Two other large Baptist bodies are predominantly Negro in their membership. The National Baptist Convention of the U.S.A., Inc. claims 5 million members. The National Baptist Convention of America reports 2.7 million.
In addition to these four giants, which account for more than 90 per cent of the nation’s Baptists, there are Seventh-Day Baptists, who worship on Saturday instead of Sunday; Primitive Baptists, who conduct foot-washing ceremonies as part of each celebration of the Lord’s Supper; Free-Will (or Free) Baptists, who stress man’s freedom to choose salvation or perdition; Predestination Baptists, who cling to Calvin’s doctrine of the double election; and many other varieties.

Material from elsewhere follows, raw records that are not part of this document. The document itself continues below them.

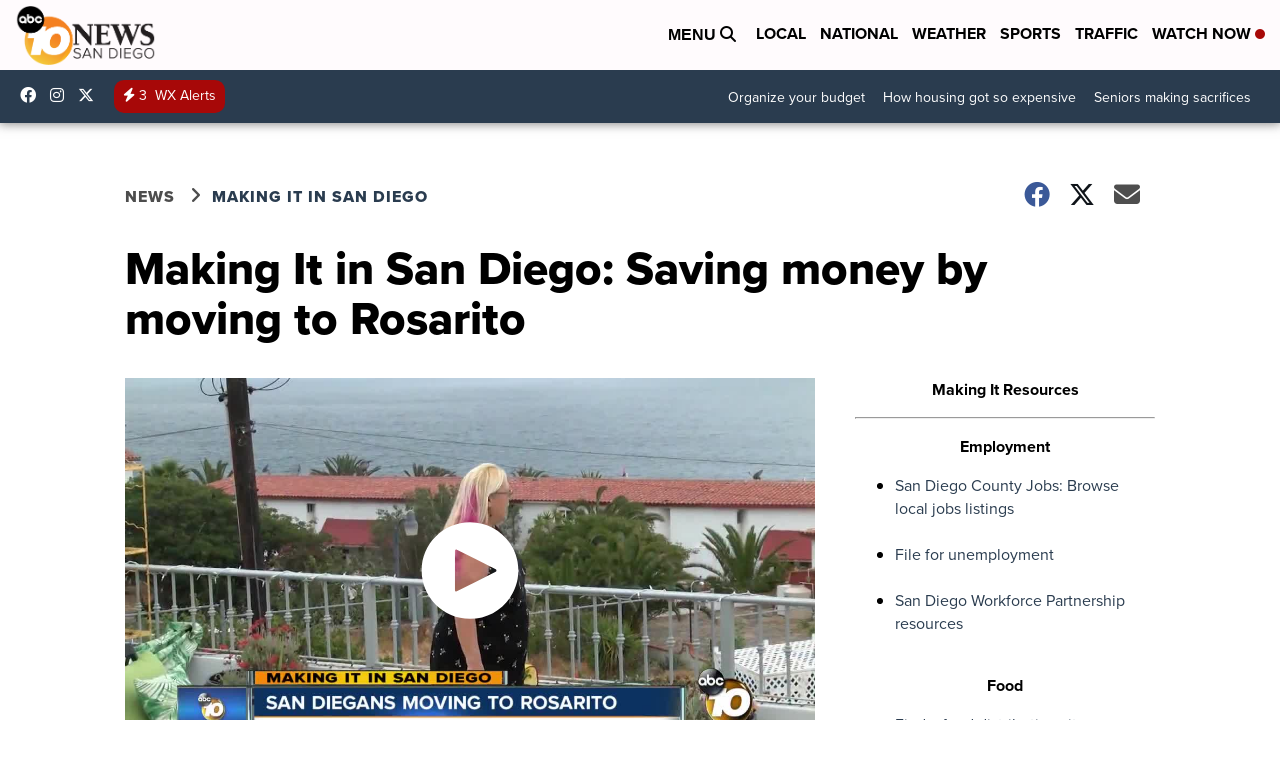

--- FILE ---
content_type: text/html; charset=utf-8
request_url: https://www.google.com/recaptcha/api2/aframe
body_size: 266
content:
<!DOCTYPE HTML><html><head><meta http-equiv="content-type" content="text/html; charset=UTF-8"></head><body><script nonce="rf6LQeV7BPrxGyetcnCNJQ">/** Anti-fraud and anti-abuse applications only. See google.com/recaptcha */ try{var clients={'sodar':'https://pagead2.googlesyndication.com/pagead/sodar?'};window.addEventListener("message",function(a){try{if(a.source===window.parent){var b=JSON.parse(a.data);var c=clients[b['id']];if(c){var d=document.createElement('img');d.src=c+b['params']+'&rc='+(localStorage.getItem("rc::a")?sessionStorage.getItem("rc::b"):"");window.document.body.appendChild(d);sessionStorage.setItem("rc::e",parseInt(sessionStorage.getItem("rc::e")||0)+1);localStorage.setItem("rc::h",'1767028014627');}}}catch(b){}});window.parent.postMessage("_grecaptcha_ready", "*");}catch(b){}</script></body></html>

--- FILE ---
content_type: application/javascript; charset=utf-8
request_url: https://fundingchoicesmessages.google.com/f/AGSKWxWq54ALo1oFlu_aMamtCbrDZrPhrW3ooOAciRw7VlFFdujKA1k43BcXPYCow5iE077kb9ZwRUtAXZmAMY2mZaKPeMrMGrbmh9pMm8pN5vx91PW5gkkQ9oFf9n0kvNeUE84_pcbT2Nv7WTRP53E1XBGbzpzAbXpniCxUUcBDiY3mkXVkvlM7YGlSCLrg/_/768x90-_ads/horiz/_mar_ad//popunder?_adv_468.
body_size: -1287
content:
window['7ec84817-4705-4ed5-9a5b-ae9daf77b17e'] = true;

--- FILE ---
content_type: application/javascript; charset=utf-8
request_url: https://fundingchoicesmessages.google.com/f/AGSKWxUVQBVPp2gNCwgVtajGQFRJzAiBgIu03w5N0BQ3ecWm8H-sCVMtk3sEmZMP4eno7gnlCA0_P1YguAUBI4O9HenovcqaEfqTia4tvp2BPnUXPBifwFDsjFAzEH34HC0hsJcVSYBv3Q==?fccs=W251bGwsbnVsbCxudWxsLG51bGwsbnVsbCxudWxsLFsxNzY3MDI4MDE1LDIyNDAwMDAwMF0sbnVsbCxudWxsLG51bGwsW251bGwsWzcsOSw2XSxudWxsLDIsbnVsbCwiZW4iLG51bGwsbnVsbCxudWxsLG51bGwsbnVsbCwzXSwiaHR0cHM6Ly93d3cuMTBuZXdzLmNvbS9uZXdzL21ha2luZy1pdC1pbi1zYW4tZGllZ28vbWFraW5nLWl0LWluLXNhbi1kaWVnby1zYXZpbmctbW9uZXktYnktbW92aW5nLXRvLXJvc2FyaXRvIixudWxsLFtbOCwic0NoTkg1T3NhazAiXSxbOSwiZW4tVVMiXSxbMTksIjIiXSxbMTcsIlswXSJdLFsyNCwiIl0sWzI5LCJmYWxzZSJdXV0
body_size: 218
content:
if (typeof __googlefc.fcKernelManager.run === 'function') {"use strict";this.default_ContributorServingResponseClientJs=this.default_ContributorServingResponseClientJs||{};(function(_){var window=this;
try{
var jp=function(a){this.A=_.t(a)};_.u(jp,_.J);var kp=function(a){this.A=_.t(a)};_.u(kp,_.J);kp.prototype.getWhitelistStatus=function(){return _.F(this,2)};var lp=function(a){this.A=_.t(a)};_.u(lp,_.J);var mp=_.Zc(lp),np=function(a,b,c){this.B=a;this.j=_.A(b,jp,1);this.l=_.A(b,_.Jk,3);this.F=_.A(b,kp,4);a=this.B.location.hostname;this.D=_.Ag(this.j,2)&&_.O(this.j,2)!==""?_.O(this.j,2):a;a=new _.Lg(_.Kk(this.l));this.C=new _.Yg(_.q.document,this.D,a);this.console=null;this.o=new _.fp(this.B,c,a)};
np.prototype.run=function(){if(_.O(this.j,3)){var a=this.C,b=_.O(this.j,3),c=_.$g(a),d=new _.Rg;b=_.gg(d,1,b);c=_.D(c,1,b);_.dh(a,c)}else _.ah(this.C,"FCNEC");_.hp(this.o,_.A(this.l,_.Be,1),this.l.getDefaultConsentRevocationText(),this.l.getDefaultConsentRevocationCloseText(),this.l.getDefaultConsentRevocationAttestationText(),this.D);_.ip(this.o,_.F(this.F,1),this.F.getWhitelistStatus());var e;a=(e=this.B.googlefc)==null?void 0:e.__executeManualDeployment;a!==void 0&&typeof a==="function"&&_.Mo(this.o.G,
"manualDeploymentApi")};var op=function(){};op.prototype.run=function(a,b,c){var d;return _.v(function(e){d=mp(b);(new np(a,d,c)).run();return e.return({})})};_.Nk(7,new op);
}catch(e){_._DumpException(e)}
}).call(this,this.default_ContributorServingResponseClientJs);
// Google Inc.

//# sourceURL=/_/mss/boq-content-ads-contributor/_/js/k=boq-content-ads-contributor.ContributorServingResponseClientJs.en_US.sChNH5Osak0.es5.O/d=1/exm=ad_blocking_detection_executable,kernel_loader,loader_js_executable,web_iab_tcf_v2_signal_executable/ed=1/rs=AJlcJMz7a3Aoypzl3FteasZliPsUtk5MMw/m=cookie_refresh_executable
__googlefc.fcKernelManager.run('\x5b\x5b\x5b7,\x22\x5b\x5bnull,\\\x2210news.com\\\x22,\\\x22AKsRol9wIUZ0M16R8Gb-U6w6kTE-vWqeGr2U4M8KNdlG2Hd3jsT4HWC3YxSHqSYQPKYWNc6NVmRw3mO_8vIyUvB5X29_GBPWqW1R5OsmJtA-EAkVSkFWxr5zNshRnqmxh5rN4yUQNSqV9NYN1phOtq0eAXvXZ9fF8w\\\\u003d\\\\u003d\\\x22\x5d,null,\x5b\x5bnull,null,null,\\\x22https:\/\/fundingchoicesmessages.google.com\/f\/AGSKWxWAnkBJdnRip2v6Uu0go32DIR6sYXHp9n4gmdcPj_yl05ww03svG8RCdKobyxSAA4faqj7kPiuzOHZBkEaksY1mQNhh_MN0VrVXGzdZ3xGCCVsYQ0uCwU-Y_fCKSvu2_fH2JVgN8Q\\\\u003d\\\\u003d\\\x22\x5d,null,null,\x5bnull,null,null,\\\x22https:\/\/fundingchoicesmessages.google.com\/el\/AGSKWxXoV5kMRy0vAhi_Xjesw4o0q4DDDYC4vPxDuBihwjnxRMPhTkRUisLn5vwS8mpN0-G5SnDLwM6FoUA9KNvD03xZQu--l-FAB5p91dFsGte3vLMh94kQl-WdHpmqgTKWtiF8a3X2cg\\\\u003d\\\\u003d\\\x22\x5d,null,\x5bnull,\x5b7,9,6\x5d,null,2,null,\\\x22en\\\x22,null,null,null,null,null,3\x5d,null,\\\x22Privacy and cookie settings\\\x22,\\\x22Close\\\x22,null,null,null,\\\x22Managed by Google. Complies with IAB TCF. CMP ID: 300\\\x22\x5d,\x5b2,1\x5d\x5d\x22\x5d\x5d,\x5bnull,null,null,\x22https:\/\/fundingchoicesmessages.google.com\/f\/AGSKWxXMUeeVt-lkgU7G5mnYfN5o4X-W4L9e8xBgpizTt0Sc9LMB048O7O5Vubdk_YdF3x5e8a8GYG9It4eaaFeAXdidlEYhMJLLr71frfdb5mxtXDjy77v7IfpbUk66XyQZEZWKwdfTTw\\u003d\\u003d\x22\x5d\x5d');}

Despite their differences over doctrinal details, Baptists of all types are united in their insistence on "believer’s baptism" by total immersion. They also have in common a fierce devotion to the principle of church-state separation, which they defend with great vigor through a highly effective Washington lobby called tile Baptist Joint Committee on Public Affairs. Baptists frequently suspect Roman Catholics of trying to undermine the "wall of separation" and raid the public treasury. For this reason and others, anti-Catholic sentiments are more pronounced among Baptists than in almost any other Protestant group. (The Baptist World Alliance was the only major Protestant body that rejected the invitation to send observers to the Vatican Ecumenical Council.)
Among the issues that divide Baptists, none has a higher emotional voltage than segregation. Negro Baptists and Northern white Baptists are committed to the elimination of racial barriers. Southern Baptists have had great travail of conscience on this question, and with a few notable exceptions, Baptist churches in the South have tended either to sit out tile desegregation fight, or passively defend the status quo.
Baptists are great supporters of foreign missions. The Southern Baptist Convention alone maintains more than 1500 full-time missionaries abroad. They also are zealous evangelizers at home, conducting house-to-house visitation drives to reach unchurched families. The greatest practitioner of mass evangelism of our time, the Reverend Billy Graham, is a Baptist.
In recent years, Baptists have made a mighty effort to upgrade the educational level of their clergy. You may still encounter an "ordained amateur" in the pulpit of a small-town or rural Baptist church, but elsewhere today you are much more likely to find seminary-educated ministers.
How Baptists Worship
Baptist worship is traditionally informal: a typical service includes spontaneous prayers, Scripture reading, hymn-singing, and the sermon, followed by the pastor’s invitation for converts to come forward.
The Lord’s Supper is observed at least four times a year, with grape juice instead of wine, and small cubes of ordinary loaf bread instead of the flat Communion wafers familiar to Catholics, Anglicans, Lutherans, and others. The elements are passed around the pews by deacons, and members of the congregation receive them while remaining in their seats instead of coming forward to kneel at an altar rail. To Baptists, the observance is strictly an "ordinance" — that is, a memorial to Jesus — rather than a sacrament with mystical power to convey grace.
Baptist ministers customarily wear business suits rather than gowns or any other type of clerical vestment. There is no altar in a Baptist church. The pulpit dominates the interior architecture. Behind the choir section, usually, there is a tank about four feet deep which can be filled with water for baptism by immersion. In some rural areas, baptisms are still performed in a river, just as they were by John the Baptist nearly two thousand years ago.